Présenté par la chercheuse Marie-Claude Lapointe, professeure adjointe au Département d'études en loisir, culture et tourisme à l'Université du Québec à Trois-Rivières, ce coup de sonde révèle que le recours croissant aux nouvelles technologies dans les pratiques de consommation culturelle ne se fait pas nécessairement au détriment des médias et véhicules plus traditionnels.

Pas moins de 93 % des Québécois ont utilisé des services Internet en 2009, comparativement à 56 % en 2004. Malgré tout, la fidélité au câble se maintient (65 %), tandis que l'usage de la télévision payante et de la télévision satellite est à la hausse. Et cela, même si la  consommation de produits télévisuels en ligne, notamment sur des sites comme tou.tv, continue de croître.

Croyance populaire

De fait, 26 % des Québécois interrogés regardent la télévision en ligne, plus de 29 % écoutent la radio grâce à Internet, 12,6 % visitent des musées ou des expositions en ligne et près de 9 % téléchargent des films. «Le fait d'être abonné à Internet ne semble pas réduire l'abonnement à d'autres services donnant accès à des produits culturels. Contrairement à la croyance populaire, l'apparition de nouveaux médias ne tue pas nécessairement les plus anciens», explique Mme Lapointe.

Idem pour les journaux et surtout pour les magazines, dont 80 % des lecteurs préfèrent encore la version papier (50 % pour les journaux) à la version électronique. Pour le livre, Internet demeure un mode d'accès plus que marginal au contenu, puisque le livre numérique n'est adopté que par 2,2 % des lecteurs québécois.
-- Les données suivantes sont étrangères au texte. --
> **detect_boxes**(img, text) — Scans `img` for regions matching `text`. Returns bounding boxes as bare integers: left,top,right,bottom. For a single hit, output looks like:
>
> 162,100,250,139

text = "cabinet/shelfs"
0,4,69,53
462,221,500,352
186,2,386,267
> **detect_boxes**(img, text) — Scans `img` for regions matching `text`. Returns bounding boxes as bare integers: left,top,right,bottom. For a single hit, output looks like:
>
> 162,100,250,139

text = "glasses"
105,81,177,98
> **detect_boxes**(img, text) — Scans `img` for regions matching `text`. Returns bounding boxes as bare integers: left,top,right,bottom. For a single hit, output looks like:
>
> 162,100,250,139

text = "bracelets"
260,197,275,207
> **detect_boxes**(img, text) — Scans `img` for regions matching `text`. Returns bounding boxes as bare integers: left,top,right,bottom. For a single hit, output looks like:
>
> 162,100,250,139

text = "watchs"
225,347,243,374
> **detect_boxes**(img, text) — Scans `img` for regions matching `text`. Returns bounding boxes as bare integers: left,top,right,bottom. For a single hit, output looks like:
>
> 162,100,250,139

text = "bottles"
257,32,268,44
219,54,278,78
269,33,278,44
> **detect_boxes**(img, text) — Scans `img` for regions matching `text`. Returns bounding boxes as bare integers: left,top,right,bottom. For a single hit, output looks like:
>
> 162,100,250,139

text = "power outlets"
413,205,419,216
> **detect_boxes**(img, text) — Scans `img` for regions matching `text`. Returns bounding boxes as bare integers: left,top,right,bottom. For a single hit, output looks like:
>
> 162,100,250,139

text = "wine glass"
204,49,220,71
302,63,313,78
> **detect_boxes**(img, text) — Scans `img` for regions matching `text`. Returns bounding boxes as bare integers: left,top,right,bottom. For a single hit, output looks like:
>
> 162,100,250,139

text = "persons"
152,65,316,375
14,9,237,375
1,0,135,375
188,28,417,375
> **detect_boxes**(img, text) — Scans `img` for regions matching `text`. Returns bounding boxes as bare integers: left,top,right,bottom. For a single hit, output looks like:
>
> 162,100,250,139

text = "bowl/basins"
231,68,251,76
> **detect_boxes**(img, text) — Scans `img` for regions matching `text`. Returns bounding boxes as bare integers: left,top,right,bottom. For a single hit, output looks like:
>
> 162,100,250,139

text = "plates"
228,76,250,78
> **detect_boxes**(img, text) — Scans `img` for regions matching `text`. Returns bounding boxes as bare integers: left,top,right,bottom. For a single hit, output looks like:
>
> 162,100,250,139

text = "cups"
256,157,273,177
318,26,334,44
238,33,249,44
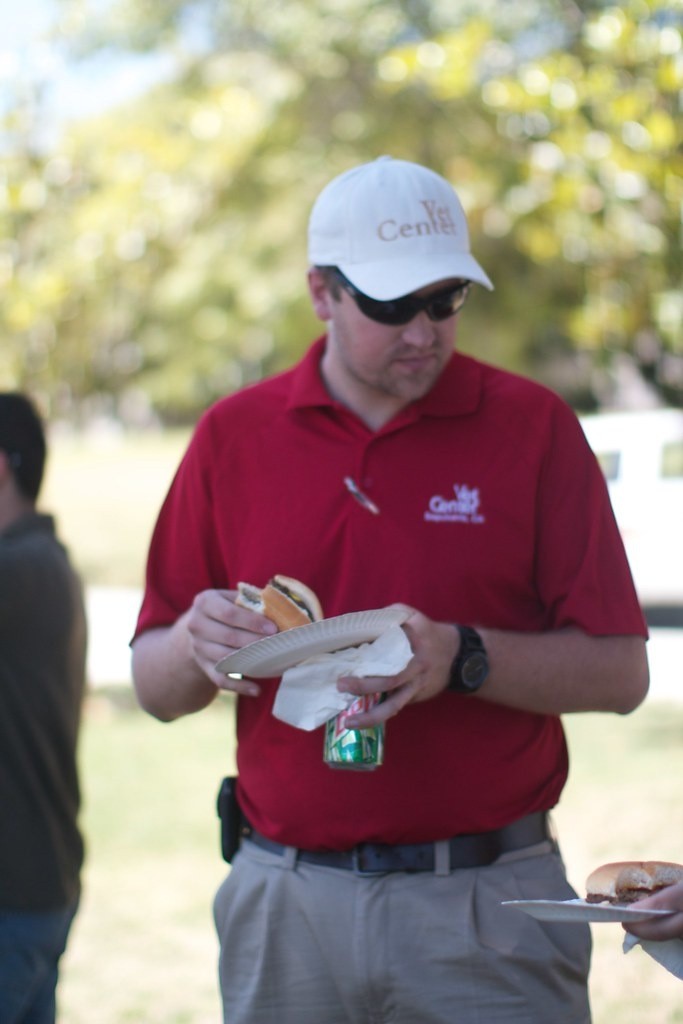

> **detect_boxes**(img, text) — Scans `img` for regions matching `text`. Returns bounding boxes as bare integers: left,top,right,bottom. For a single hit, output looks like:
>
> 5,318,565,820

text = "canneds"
322,690,387,772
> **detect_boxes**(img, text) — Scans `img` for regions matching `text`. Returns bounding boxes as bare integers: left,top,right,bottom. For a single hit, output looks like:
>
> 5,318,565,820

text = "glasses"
335,269,469,325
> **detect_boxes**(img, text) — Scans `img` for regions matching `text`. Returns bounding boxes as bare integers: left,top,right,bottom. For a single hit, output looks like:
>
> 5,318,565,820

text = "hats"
308,155,495,302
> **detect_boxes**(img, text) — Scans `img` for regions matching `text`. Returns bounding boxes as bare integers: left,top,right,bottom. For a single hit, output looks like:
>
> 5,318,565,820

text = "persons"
129,155,651,1024
0,390,87,1024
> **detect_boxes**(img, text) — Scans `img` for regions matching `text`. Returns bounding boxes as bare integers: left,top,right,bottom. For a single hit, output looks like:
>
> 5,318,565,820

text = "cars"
572,407,683,615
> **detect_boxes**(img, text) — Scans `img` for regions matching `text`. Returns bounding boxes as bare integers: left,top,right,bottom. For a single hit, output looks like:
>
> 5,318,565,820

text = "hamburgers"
234,574,323,632
585,861,683,908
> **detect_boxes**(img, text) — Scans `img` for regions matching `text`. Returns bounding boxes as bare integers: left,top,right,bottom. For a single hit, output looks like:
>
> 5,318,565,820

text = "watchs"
449,624,489,691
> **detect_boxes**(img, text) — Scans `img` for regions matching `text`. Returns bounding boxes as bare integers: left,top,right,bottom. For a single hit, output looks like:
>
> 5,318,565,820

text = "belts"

En fait, l'étude révèle même que les Québécois qui passent le plus de temps sur Internet (plus de trois heures) sont aussi ceux qui lisent le plus de livres, comme quoi le combat entre Tim Berners-Lee (inventeur du Web) et Gutenberg n'est pas encore gagné.

«Ce n'est pas parce que les gens vont de plus en plus sur Internet qu'ils délaissent la lecture ou d'autres supports. On peut même penser qu'Internet fait office de stimulateur culturel et d'incitatif à la lecture et à la découverte de divers produits culturels», soutient la chercheuse.
1 commentaire
  • Felix Remillard - Inscrit 28 octobre 2010 23 h 53

    late boomer

    Il est établie que les boomers resteront en grande partie fidèles à leur medium favoris. De ce fait, les statistiques présentées ne sont pas très pertinentes et auraient eu avantage à s'établir en fonction de l'âge des répondant car c'est là le nerf de la guerre.